▶ [What the task asks]
Please copy exactly the part of the records below that opens with the line containing "10 | 25 | 0 | 5 |" and closes with the line containing "Действительное распределение плотности", leaving out any pictures.

******

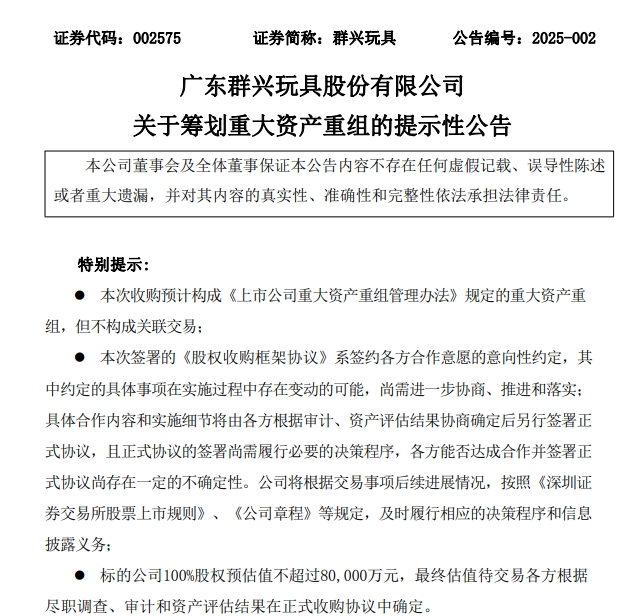 证券代码：002575　　证券简称：群兴玩具　　公告编号：2025-002

广东群兴玩具股份有限公司
关于筹划重大资产重组的提示性公告

本公司董事会及全体董事保证本公告内容不存在任何虚假记载、误导性陈述或者重大遗漏，并对其内容的真实性、准确性和完整性依法承担法律责任。

特别提示：

● 本次收购预计构成《上市公司重大资产重组管理办法》规定的重大资产重组，但不构成关联交易；

● 本次签署的《股权收购框架协议》系签约各方合作意愿的意向性约定，其中约定的具体事项在实施过程中存在变动的可能，尚需进一步协商、推进和落实；具体合作内容和实施细节将由各方根据审计、资产评估结果协商确定后另行签署正式协议，且正式协议的签署尚需履行必要的决策程序，各方能否达成合作并签署正式协议尚存在一定的不确定性。公司将根据交易事项后续进展情况，按照《深圳证券交易所股票上市规则》、《公司章程》等规定，及时履行相应的决策程序和信息披露义务；

● 标的公司100%股权预估值不超过80,000万元，最终估值待交易各方根据尽职调查、审计和资产评估结果在正式收购协议中确定。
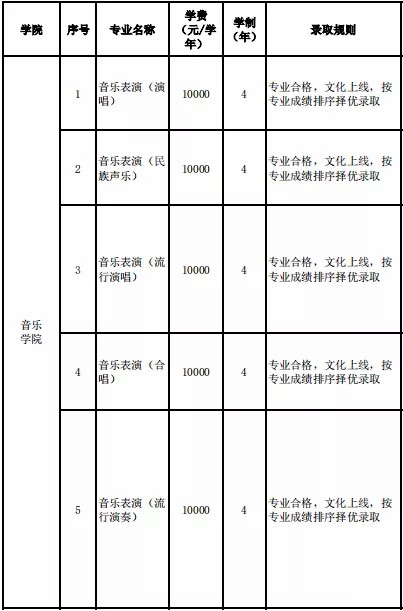 | 学院 | 序号 | 专业名称 | 学费（元/学年） | 学制（年） | 录取规则 |
|---|---|---|---|---|---|
| 音乐学院 | 1 | 音乐表演（演唱） | 10000 | 4 | 专业合格，文化上线，按专业成绩排序择优录取 |
| | 2 | 音乐表演（民族声乐） | 10000 | 4 | 专业合格，文化上线，按专业成绩排序择优录取 |
| | 3 | 音乐表演（流行演唱） | 10000 | 4 | 专业合格，文化上线，按专业成绩排序择优录取 |
| | 4 | 音乐表演（合唱） | 10000 | 4 | 专业合格，文化上线，按专业成绩排序择优录取 |
| | 5 | 音乐表演（流行演奏） | 10000 | 4 | 专业合格，文化上线，按专业成绩排序择优录取 |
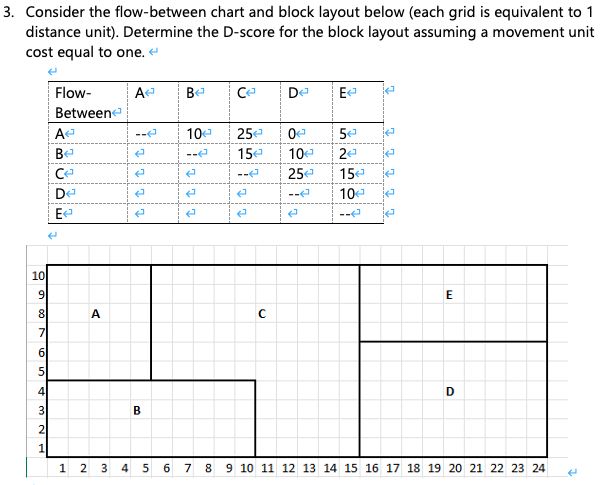 3. Consider the flow-between chart and block layout below (each grid is equivalent to 1 distance unit). Determine the D-score for the block layout assuming a movement unit cost equal to one.

| Flow-Between | A | B | C | D | E |
|---|---|---|---|---|---|
| A | -- | 10 | 25 | 0 | 5 |
| B | | -- | 15 | 10 | 2 |
| C | | | -- | 25 | 15 |
| D | | | | -- | 10 |
| E | | | | | -- |

10
9
8
7
6
5
4
3
2
1

A
C
E
D
B

1 2 3 4 5 6 7 8 9 10 11 12 13 14 15 16 17 18 19 20 21 22 23 24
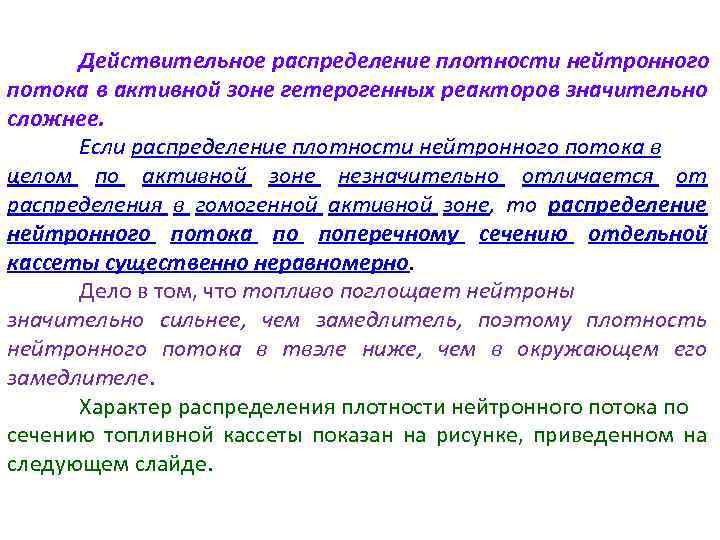 Действительное распределение плотности нейтронного потока в активной зоне гетерогенных реакторов значительно сложнее.

Если распределение плотности нейтронного потока в целом по активной зоне незначительно отличается от распределения в гомогенной активной зоне, то распределение нейтронного потока по поперечному сечению отдельной кассеты существенно неравномерно.

Дело в том, что топливо поглощает нейтроны значительно сильнее, чем замедлитель, поэтому плотность нейтронного потока в твэле ниже, чем в окружающем его замедлителе.

Характер распределения плотности нейтронного потока по сечению топливной кассеты показан на рисунке, приведенном на следующем слайде.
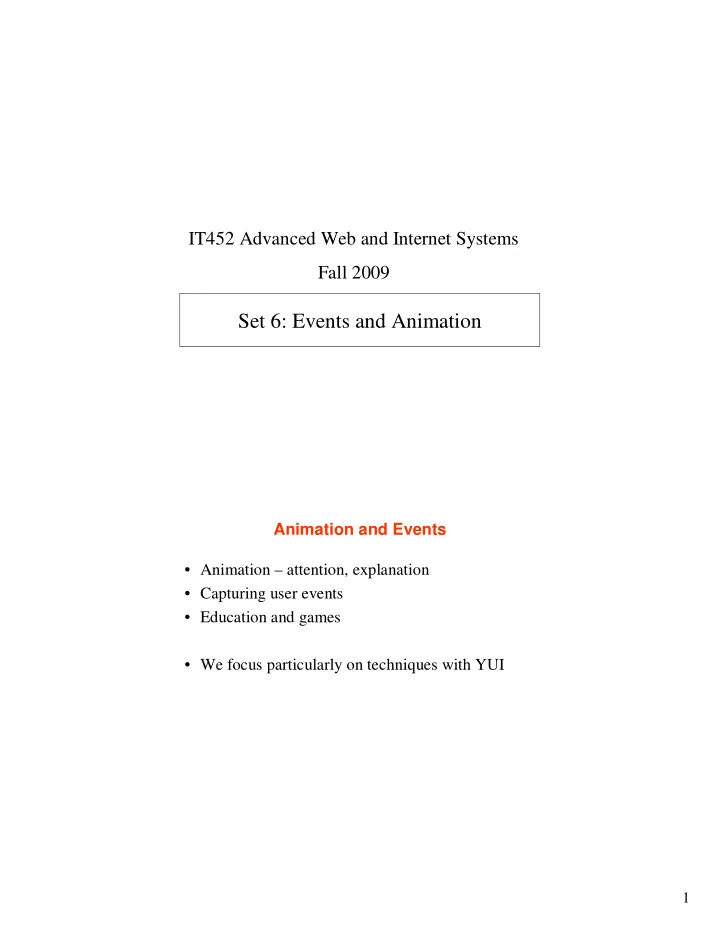 IT452 Advanced Web and Internet Systems

Fall 2009

Set 6: Events and Animation

Animation and Events

• Animation – attention, explanation
• Capturing user events
• Education and games

• We focus particularly on techniques with YUI

1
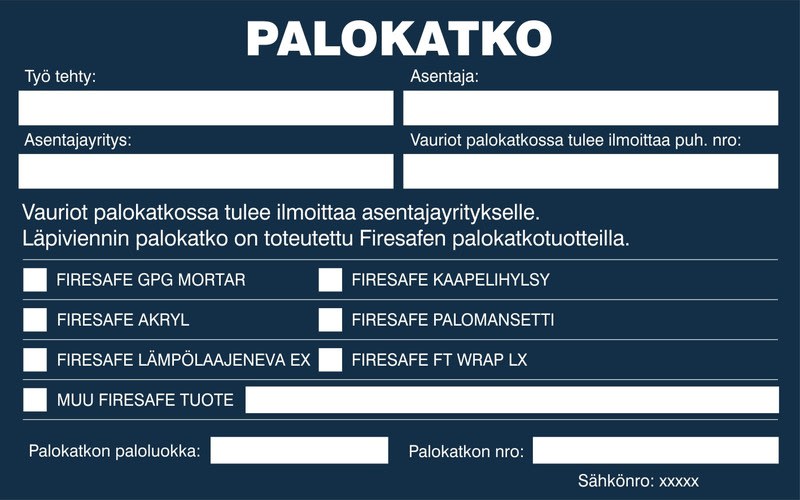 PALOKATKO

Työ tehty:

Asentaja:

Asentajayritys:

Vauriot palokatkossa tulee ilmoittaa puh. nro:

Vauriot palokatkossa tulee ilmoittaa asentajayritykselle.
Läpiviennin palokatko on toteutettu Firesafen palokatkotuotteilla.

FIRESAFE GPG MORTAR

FIRESAFE KAAPELIHYLSY

FIRESAFE AKRYL

FIRESAFE PALOMANSETTI

FIRESAFE LÄMPÖLAAJENEVA EX

FIRESAFE FT WRAP LX

MUU FIRESAFE TUOTE

Palokatkon paloluokka:

Palokatkon nro:

Sähkönro: xxxxx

******

▶ [Answer to the problem]
| A | -- | 10 | 25 | 0 | 5 |
| B | | -- | 15 | 10 | 2 |
| C | | | -- | 25 | 15 |
| D | | | | -- | 10 |
| E | | | | | -- |

10
9
8
7
6
5
4
3
2
1

A
C
E
D
B

1 2 3 4 5 6 7 8 9 10 11 12 13 14 15 16 17 18 19 20 21 22 23 24
 Действительное распределение плотности нейтронного потока в активной зоне гетерогенных реакторов значительно сложнее.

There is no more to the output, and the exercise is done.